### Problem details
Search the records below for "blogspot" and copy every line it turns up in.

..........

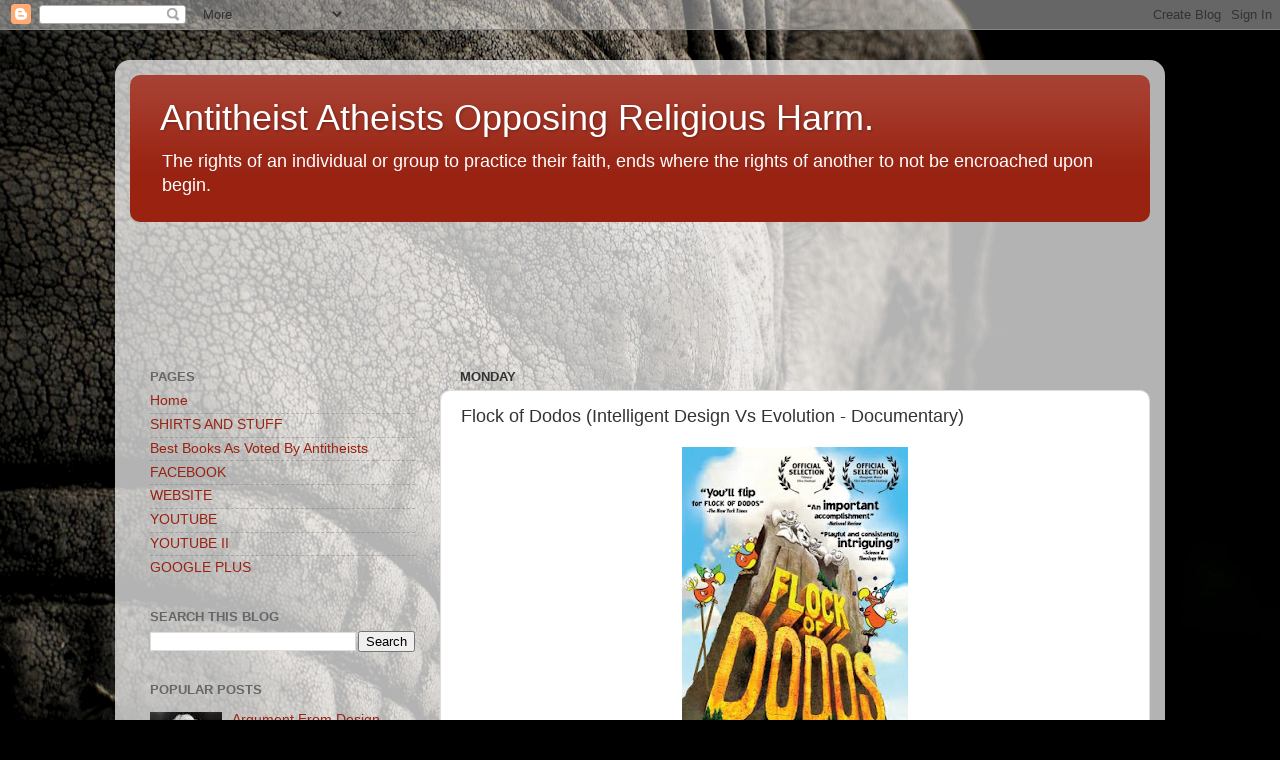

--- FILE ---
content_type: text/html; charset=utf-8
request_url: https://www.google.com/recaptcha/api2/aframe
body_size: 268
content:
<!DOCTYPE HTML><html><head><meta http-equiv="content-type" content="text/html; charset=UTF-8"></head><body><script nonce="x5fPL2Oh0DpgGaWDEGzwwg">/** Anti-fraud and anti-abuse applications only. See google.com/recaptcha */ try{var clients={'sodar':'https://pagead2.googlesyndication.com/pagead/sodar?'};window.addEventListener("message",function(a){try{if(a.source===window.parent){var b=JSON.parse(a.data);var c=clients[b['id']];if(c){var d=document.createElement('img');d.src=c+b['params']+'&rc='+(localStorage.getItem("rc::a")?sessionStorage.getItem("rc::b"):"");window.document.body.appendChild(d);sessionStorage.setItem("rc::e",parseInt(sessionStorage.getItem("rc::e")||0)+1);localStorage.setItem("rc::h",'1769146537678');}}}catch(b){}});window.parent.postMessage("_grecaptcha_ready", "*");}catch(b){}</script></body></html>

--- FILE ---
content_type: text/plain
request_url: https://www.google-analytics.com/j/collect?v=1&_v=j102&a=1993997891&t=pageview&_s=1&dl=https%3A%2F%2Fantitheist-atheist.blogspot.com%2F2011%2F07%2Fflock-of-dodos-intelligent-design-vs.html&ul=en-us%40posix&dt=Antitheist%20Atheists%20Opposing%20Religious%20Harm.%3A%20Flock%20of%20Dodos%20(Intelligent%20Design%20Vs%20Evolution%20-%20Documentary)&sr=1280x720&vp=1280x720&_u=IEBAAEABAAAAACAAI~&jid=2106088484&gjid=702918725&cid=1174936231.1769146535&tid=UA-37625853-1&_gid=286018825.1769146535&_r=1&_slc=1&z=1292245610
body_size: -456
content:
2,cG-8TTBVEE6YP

..........

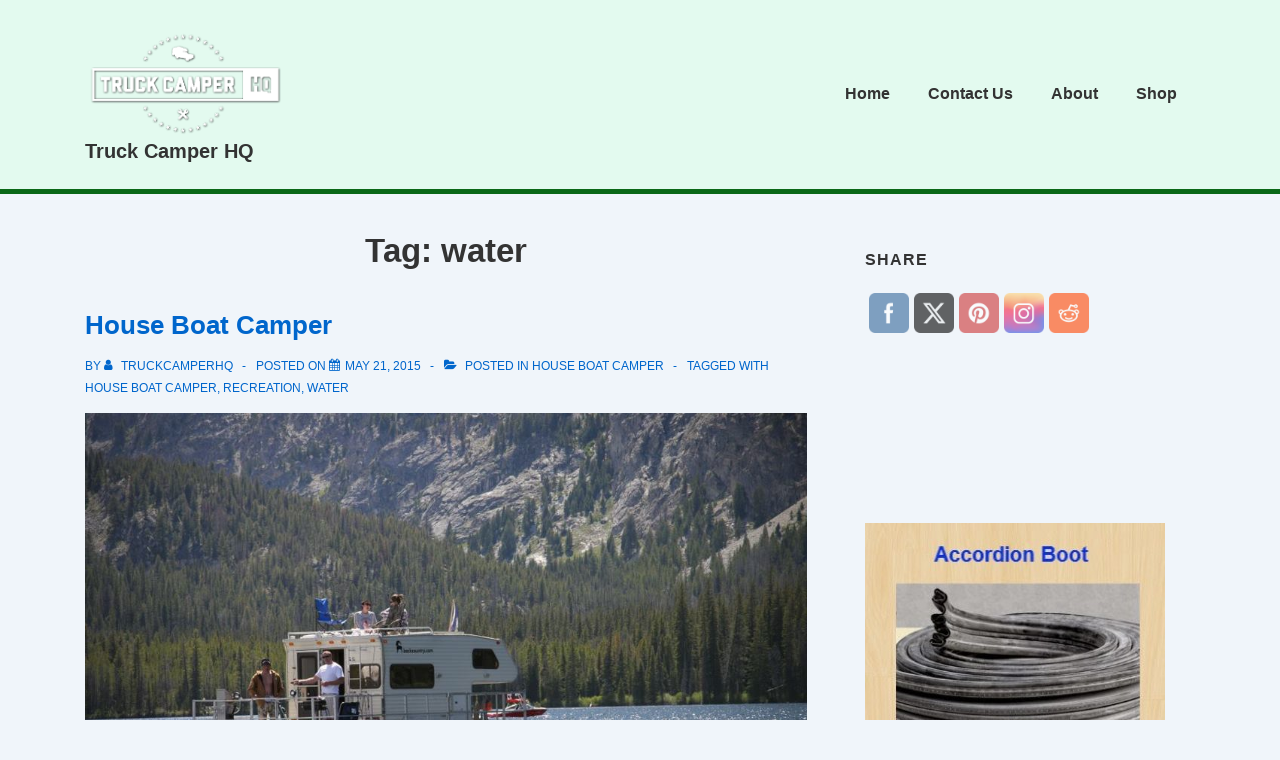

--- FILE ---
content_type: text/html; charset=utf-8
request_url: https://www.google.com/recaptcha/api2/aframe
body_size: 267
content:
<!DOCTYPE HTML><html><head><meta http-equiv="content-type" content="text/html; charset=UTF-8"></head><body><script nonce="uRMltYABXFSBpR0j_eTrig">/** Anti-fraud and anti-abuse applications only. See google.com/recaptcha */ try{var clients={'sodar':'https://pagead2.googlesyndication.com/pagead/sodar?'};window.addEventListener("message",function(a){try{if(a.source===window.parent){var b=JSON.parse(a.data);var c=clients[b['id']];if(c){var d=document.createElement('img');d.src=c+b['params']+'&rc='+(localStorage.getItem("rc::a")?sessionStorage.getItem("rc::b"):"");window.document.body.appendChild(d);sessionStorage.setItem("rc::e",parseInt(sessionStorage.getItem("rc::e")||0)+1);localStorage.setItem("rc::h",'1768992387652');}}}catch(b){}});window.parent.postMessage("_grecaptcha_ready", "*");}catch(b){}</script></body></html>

..........

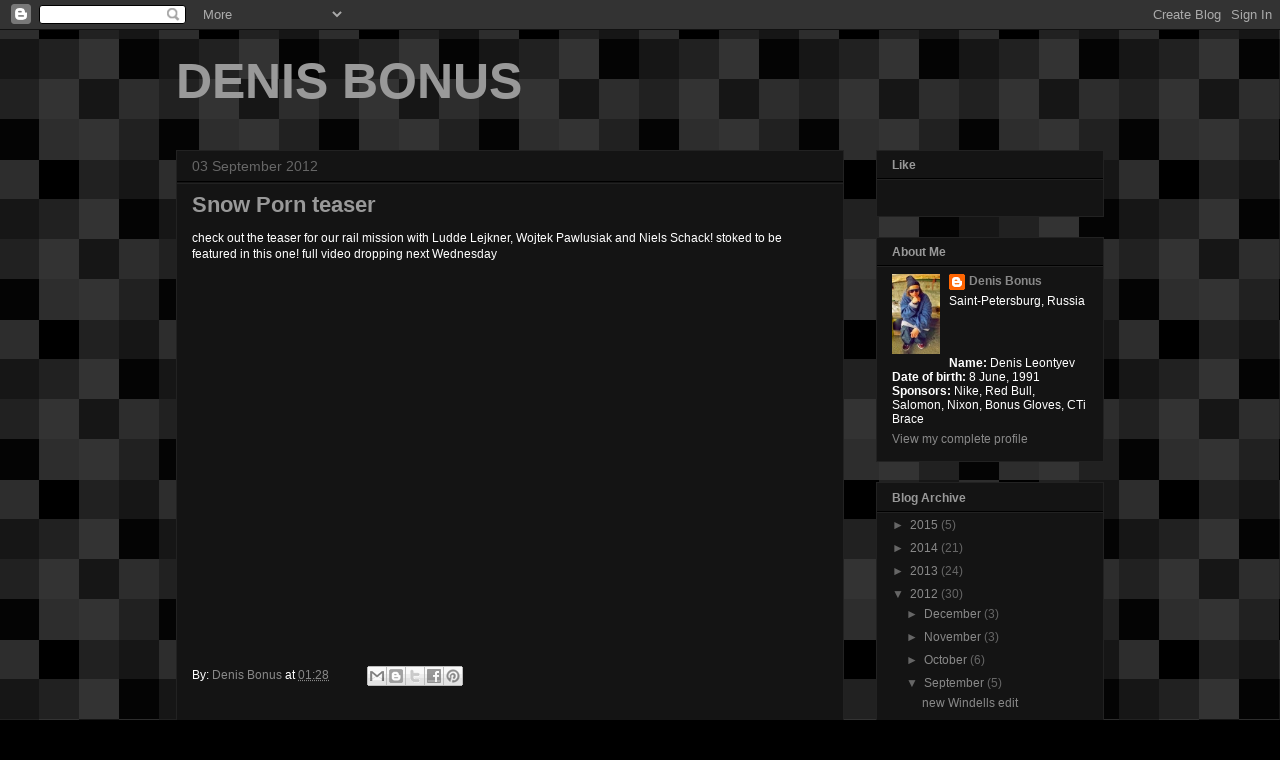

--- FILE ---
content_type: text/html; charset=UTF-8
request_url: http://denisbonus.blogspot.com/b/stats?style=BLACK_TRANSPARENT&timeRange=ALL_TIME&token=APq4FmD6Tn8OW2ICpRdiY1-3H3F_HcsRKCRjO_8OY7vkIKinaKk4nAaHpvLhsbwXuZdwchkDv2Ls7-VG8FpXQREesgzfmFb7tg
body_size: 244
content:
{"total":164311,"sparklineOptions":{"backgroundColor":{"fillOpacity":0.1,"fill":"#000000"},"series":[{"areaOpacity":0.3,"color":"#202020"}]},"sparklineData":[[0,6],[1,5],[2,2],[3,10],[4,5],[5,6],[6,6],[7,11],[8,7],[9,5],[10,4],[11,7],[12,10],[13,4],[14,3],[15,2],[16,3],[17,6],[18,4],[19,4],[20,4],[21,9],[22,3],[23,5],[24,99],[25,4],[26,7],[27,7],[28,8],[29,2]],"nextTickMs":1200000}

..........

### Written reply
request_url: https://www.google-analytics.com/j/collect?v=1&_v=j102&a=1993997891&t=pageview&_s=1&dl=https%3A%2F%2Fantitheist-atheist.blogspot.com%2F2011%2F07%2Fflock-of-dodos-intelligent-design-vs.html&ul=en-us%40posix&dt=Antitheist%20Atheists%20Opposing%20Religious%20Harm.%3A%20Flock%20of%20Dodos%20(Intelligent%20Design%20Vs%20Evolution%20-%20Documentary)&sr=1280x720&vp=1280x720&_u=IEBAAEABAAAAACAAI~&jid=2106088484&gjid=702918725&cid=1174936231.1769146535&tid=UA-37625853-1&_gid=286018825.1769146535&_r=1&_slc=1&z=1292245610
request_url: http://denisbonus.blogspot.com/b/stats?style=BLACK_TRANSPARENT&timeRange=ALL_TIME&token=APq4FmD6Tn8OW2ICpRdiY1-3H3F_HcsRKCRjO_8OY7vkIKinaKk4nAaHpvLhsbwXuZdwchkDv2Ls7-VG8FpXQREesgzfmFb7tg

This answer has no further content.